Records for this task:
§
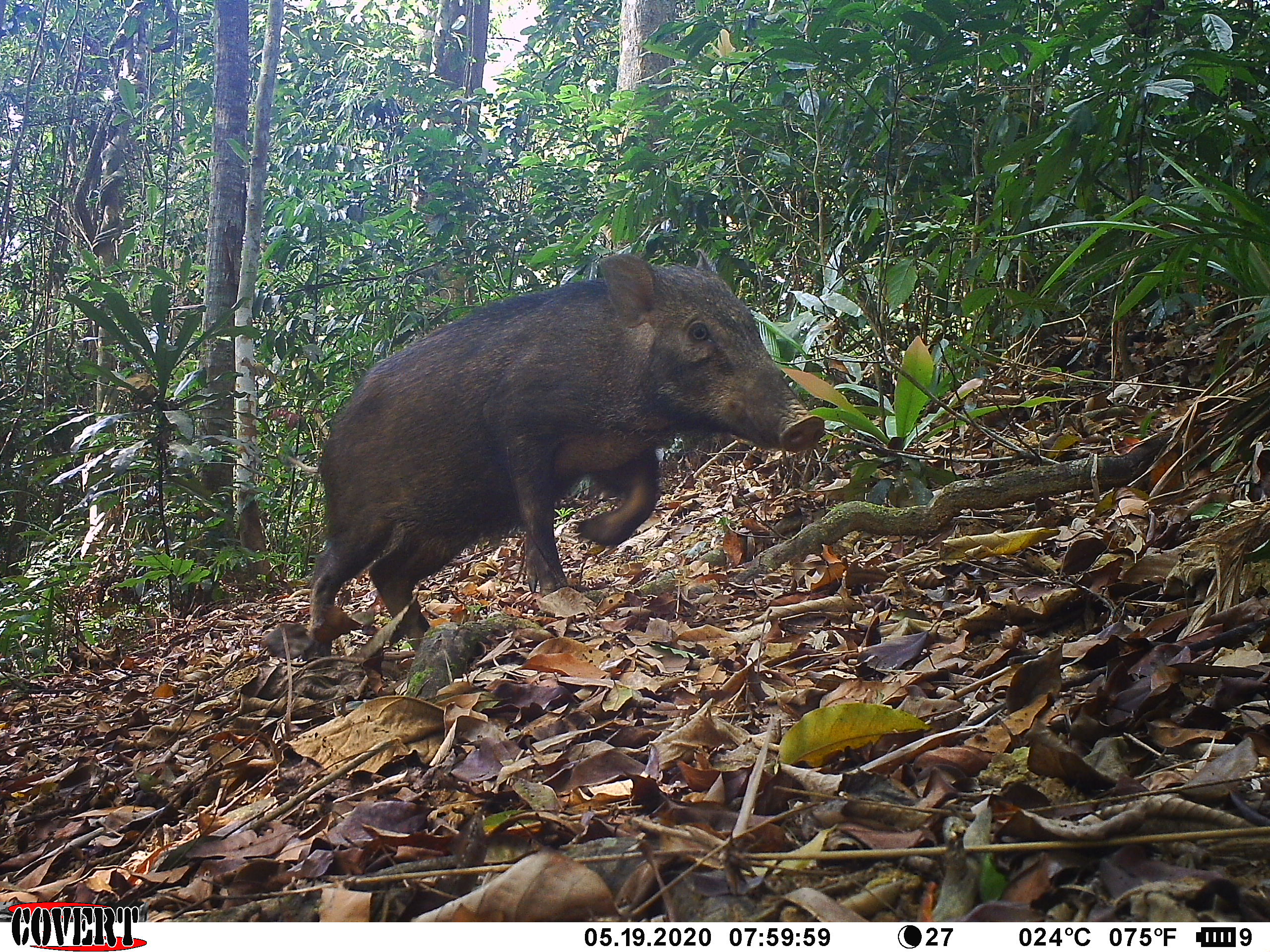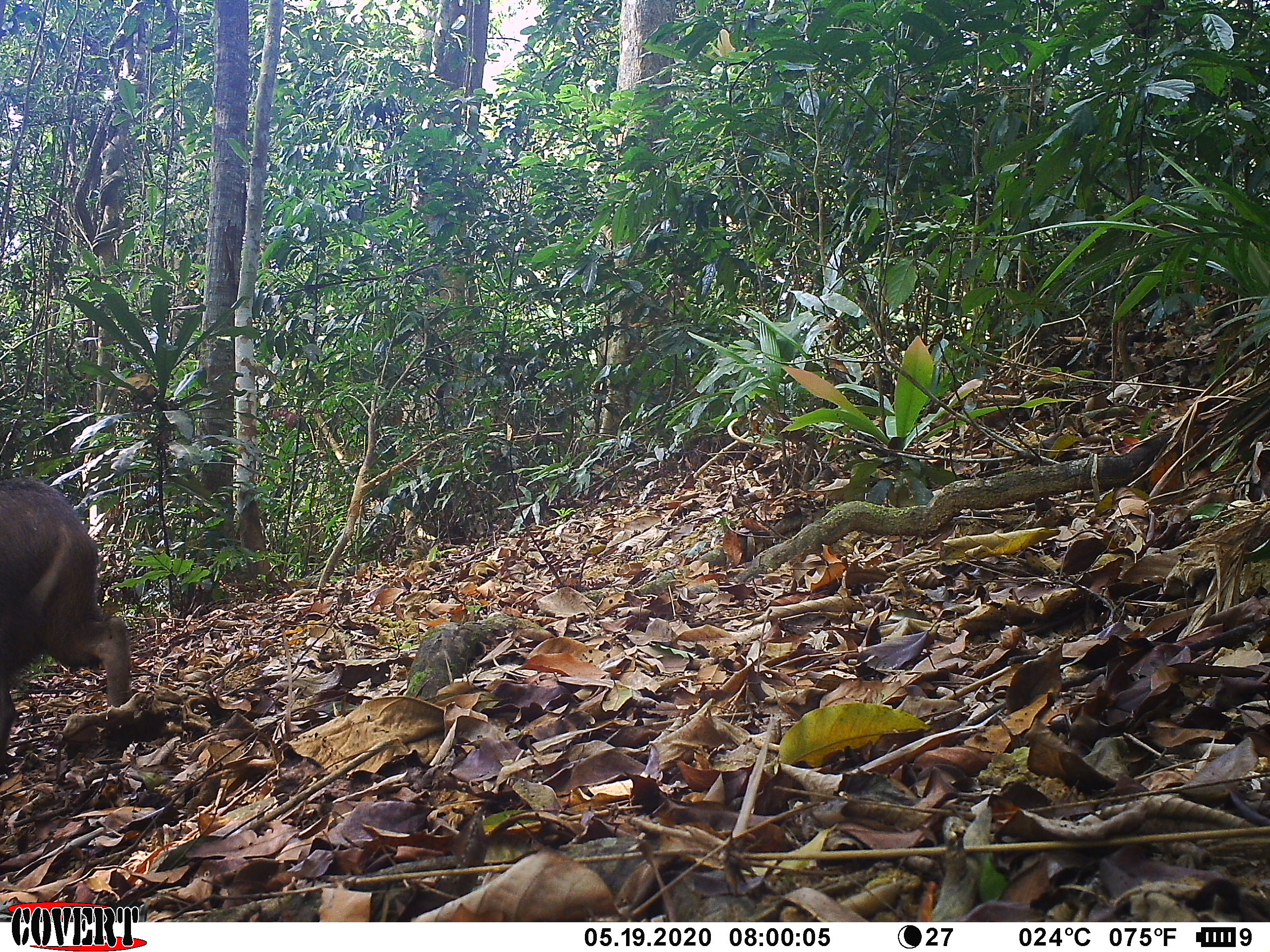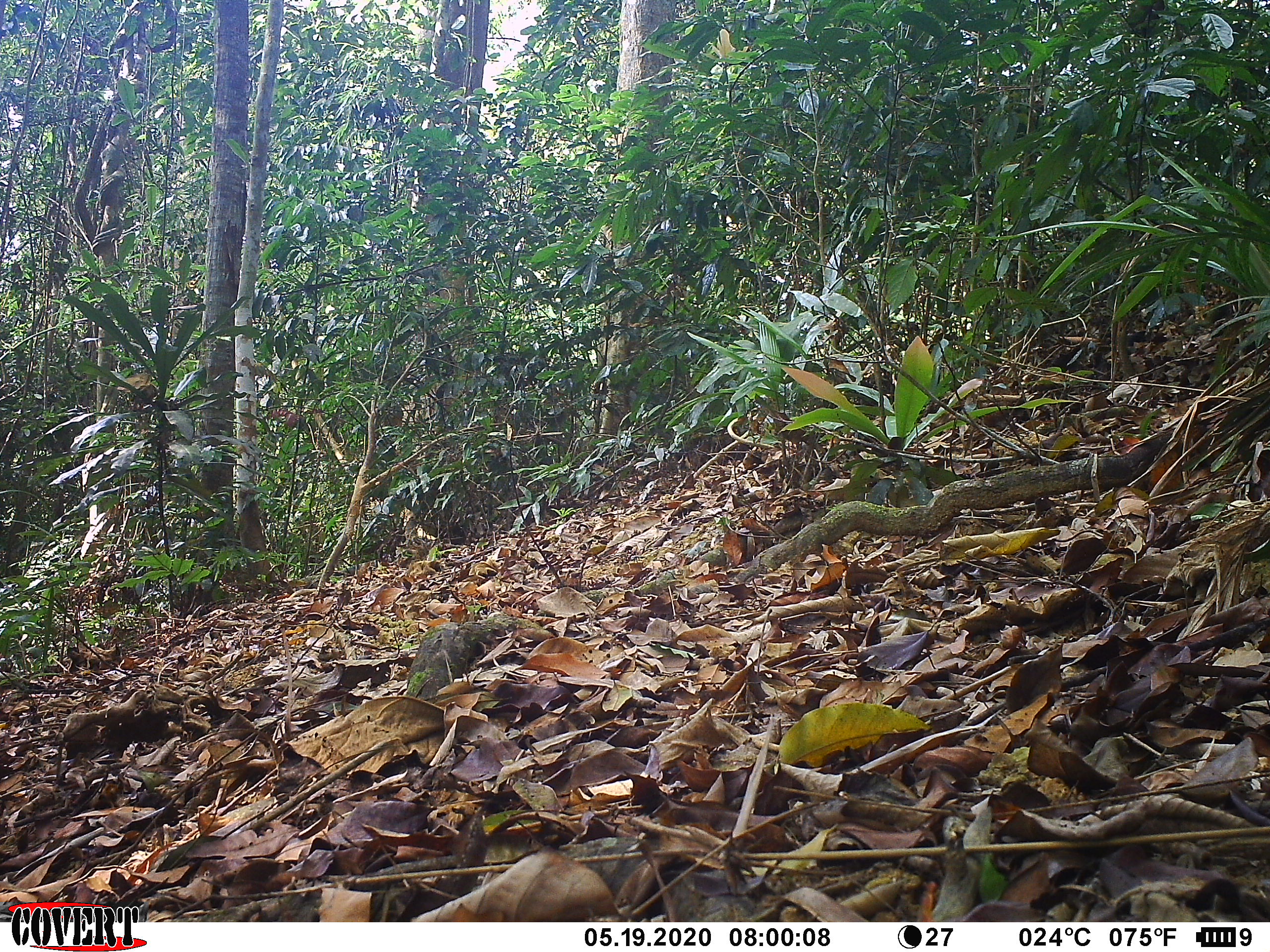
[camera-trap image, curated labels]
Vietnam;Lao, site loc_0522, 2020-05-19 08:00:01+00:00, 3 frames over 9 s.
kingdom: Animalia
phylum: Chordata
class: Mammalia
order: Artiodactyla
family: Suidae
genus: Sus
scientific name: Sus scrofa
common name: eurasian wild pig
§
Activity: Repeat all entries exactly, pictures excluded.

Solved problem:
[camera-trap image, curated labels]
Vietnam;Lao, site loc_0522, 2020-05-19 08:00:01+00:00, 3 frames over 9 s.
kingdom: Animalia
phylum: Chordata
class: Mammalia
order: Artiodactyla
family: Suidae
genus: Sus
scientific name: Sus scrofa
common name: eurasian wild pig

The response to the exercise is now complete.